** Aim of the exercise **
Repeat every entry below exactly.

** Materials provided **
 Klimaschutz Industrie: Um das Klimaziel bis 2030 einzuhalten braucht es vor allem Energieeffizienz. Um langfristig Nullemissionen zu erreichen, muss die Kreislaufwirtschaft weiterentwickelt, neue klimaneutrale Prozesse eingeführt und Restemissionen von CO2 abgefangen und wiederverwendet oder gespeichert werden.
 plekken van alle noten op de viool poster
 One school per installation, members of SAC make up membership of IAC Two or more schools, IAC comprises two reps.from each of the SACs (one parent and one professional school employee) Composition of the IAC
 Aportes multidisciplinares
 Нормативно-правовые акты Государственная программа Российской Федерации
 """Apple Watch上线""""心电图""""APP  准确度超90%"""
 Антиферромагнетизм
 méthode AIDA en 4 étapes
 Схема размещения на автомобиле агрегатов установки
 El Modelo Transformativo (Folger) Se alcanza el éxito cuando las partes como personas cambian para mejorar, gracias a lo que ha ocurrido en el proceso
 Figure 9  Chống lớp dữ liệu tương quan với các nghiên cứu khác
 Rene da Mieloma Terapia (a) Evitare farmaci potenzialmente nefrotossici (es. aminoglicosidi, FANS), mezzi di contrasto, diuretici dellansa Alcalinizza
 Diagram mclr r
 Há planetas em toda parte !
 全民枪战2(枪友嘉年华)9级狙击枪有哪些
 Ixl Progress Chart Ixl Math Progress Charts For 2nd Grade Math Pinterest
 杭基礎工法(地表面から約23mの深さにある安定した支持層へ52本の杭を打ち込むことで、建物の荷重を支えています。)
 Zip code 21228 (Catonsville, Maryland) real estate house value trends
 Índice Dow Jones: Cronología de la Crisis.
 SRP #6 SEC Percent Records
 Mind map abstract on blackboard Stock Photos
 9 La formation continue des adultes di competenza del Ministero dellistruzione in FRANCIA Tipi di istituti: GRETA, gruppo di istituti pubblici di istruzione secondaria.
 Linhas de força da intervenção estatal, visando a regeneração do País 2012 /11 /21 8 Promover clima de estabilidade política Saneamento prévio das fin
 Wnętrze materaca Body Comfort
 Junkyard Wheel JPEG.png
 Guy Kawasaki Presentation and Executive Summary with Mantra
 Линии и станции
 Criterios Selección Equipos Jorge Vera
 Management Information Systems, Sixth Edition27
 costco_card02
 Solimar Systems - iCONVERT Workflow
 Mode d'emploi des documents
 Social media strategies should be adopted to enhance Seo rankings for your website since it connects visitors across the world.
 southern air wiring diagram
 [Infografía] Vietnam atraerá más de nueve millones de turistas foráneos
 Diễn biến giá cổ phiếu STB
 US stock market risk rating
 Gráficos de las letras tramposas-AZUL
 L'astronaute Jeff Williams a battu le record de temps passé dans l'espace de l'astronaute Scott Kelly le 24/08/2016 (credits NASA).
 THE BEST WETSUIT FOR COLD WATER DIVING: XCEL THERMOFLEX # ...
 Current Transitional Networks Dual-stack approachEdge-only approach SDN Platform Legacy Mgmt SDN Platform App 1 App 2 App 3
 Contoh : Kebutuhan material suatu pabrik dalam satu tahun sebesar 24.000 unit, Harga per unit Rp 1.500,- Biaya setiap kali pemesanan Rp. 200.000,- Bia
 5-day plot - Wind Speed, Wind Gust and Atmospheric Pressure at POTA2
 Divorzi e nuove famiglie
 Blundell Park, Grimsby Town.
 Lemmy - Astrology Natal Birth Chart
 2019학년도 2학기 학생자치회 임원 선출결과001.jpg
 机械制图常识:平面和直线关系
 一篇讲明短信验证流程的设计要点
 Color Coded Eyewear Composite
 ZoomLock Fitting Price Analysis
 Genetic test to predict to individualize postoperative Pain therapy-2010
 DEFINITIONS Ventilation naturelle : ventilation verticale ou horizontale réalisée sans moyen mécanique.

** Reply **
 Klimaschutz Industrie: Um das Klimaziel bis 2030 einzuhalten braucht es vor allem Energieeffizienz. Um langfristig Nullemissionen zu erreichen, muss die Kreislaufwirtschaft weiterentwickelt, neue klimaneutrale Prozesse eingeführt und Restemissionen von CO2 abgefangen und wiederverwendet oder gespeichert werden.
 plekken van alle noten op de viool poster
 One school per installation, members of SAC make up membership of IAC Two or more schools, IAC comprises two reps.from each of the SACs (one parent and one professional school employee) Composition of the IAC
 Aportes multidisciplinares
 Нормативно-правовые акты Государственная программа Российской Федерации
 """Apple Watch上线""""心电图""""APP  准确度超90%"""
 Антиферромагнетизм
 méthode AIDA en 4 étapes
 Схема размещения на автомобиле агрегатов установки
 El Modelo Transformativo (Folger) Se alcanza el éxito cuando las partes como personas cambian para mejorar, gracias a lo que ha ocurrido en el proceso
 Figure 9  Chống lớp dữ liệu tương quan với các nghiên cứu khác
 Rene da Mieloma Terapia (a) Evitare farmaci potenzialmente nefrotossici (es. aminoglicosidi, FANS), mezzi di contrasto, diuretici dellansa Alcalinizza
 Diagram mclr r
 Há planetas em toda parte !
 全民枪战2(枪友嘉年华)9级狙击枪有哪些
 Ixl Progress Chart Ixl Math Progress Charts For 2nd Grade Math Pinterest
 杭基礎工法(地表面から約23mの深さにある安定した支持層へ52本の杭を打ち込むことで、建物の荷重を支えています。)
 Zip code 21228 (Catonsville, Maryland) real estate house value trends
 Índice Dow Jones: Cronología de la Crisis.
 SRP #6 SEC Percent Records
 Mind map abstract on blackboard Stock Photos
 9 La formation continue des adultes di competenza del Ministero dellistruzione in FRANCIA Tipi di istituti: GRETA, gruppo di istituti pubblici di istruzione secondaria.
 Linhas de força da intervenção estatal, visando a regeneração do País 2012 /11 /21 8 Promover clima de estabilidade política Saneamento prévio das fin
 Wnętrze materaca Body Comfort
 Junkyard Wheel JPEG.png
 Guy Kawasaki Presentation and Executive Summary with Mantra
 Линии и станции
 Criterios Selección Equipos Jorge Vera
 Management Information Systems, Sixth Edition27
 costco_card02
 Solimar Systems - iCONVERT Workflow
 Mode d'emploi des documents
 Social media strategies should be adopted to enhance Seo rankings for your website since it connects visitors across the world.
 southern air wiring diagram
 [Infografía] Vietnam atraerá más de nueve millones de turistas foráneos
 Diễn biến giá cổ phiếu STB
 US stock market risk rating
 Gráficos de las letras tramposas-AZUL
 L'astronaute Jeff Williams a battu le record de temps passé dans l'espace de l'astronaute Scott Kelly le 24/08/2016 (credits NASA).
 THE BEST WETSUIT FOR COLD WATER DIVING: XCEL THERMOFLEX # ...
 Current Transitional Networks Dual-stack approachEdge-only approach SDN Platform Legacy Mgmt SDN Platform App 1 App 2 App 3
 Contoh : Kebutuhan material suatu pabrik dalam satu tahun sebesar 24.000 unit, Harga per unit Rp 1.500,- Biaya setiap kali pemesanan Rp. 200.000,- Bia
 5-day plot - Wind Speed, Wind Gust and Atmospheric Pressure at POTA2
 Divorzi e nuove famiglie
 Blundell Park, Grimsby Town.
 Lemmy - Astrology Natal Birth Chart
 2019학년도 2학기 학생자치회 임원 선출결과001.jpg
 机械制图常识:平面和直线关系
 一篇讲明短信验证流程的设计要点
 Color Coded Eyewear Composite
 ZoomLock Fitting Price Analysis
 Genetic test to predict to individualize postoperative Pain therapy-2010
 DEFINITIONS Ventilation naturelle : ventilation verticale ou horizontale réalisée sans moyen mécanique.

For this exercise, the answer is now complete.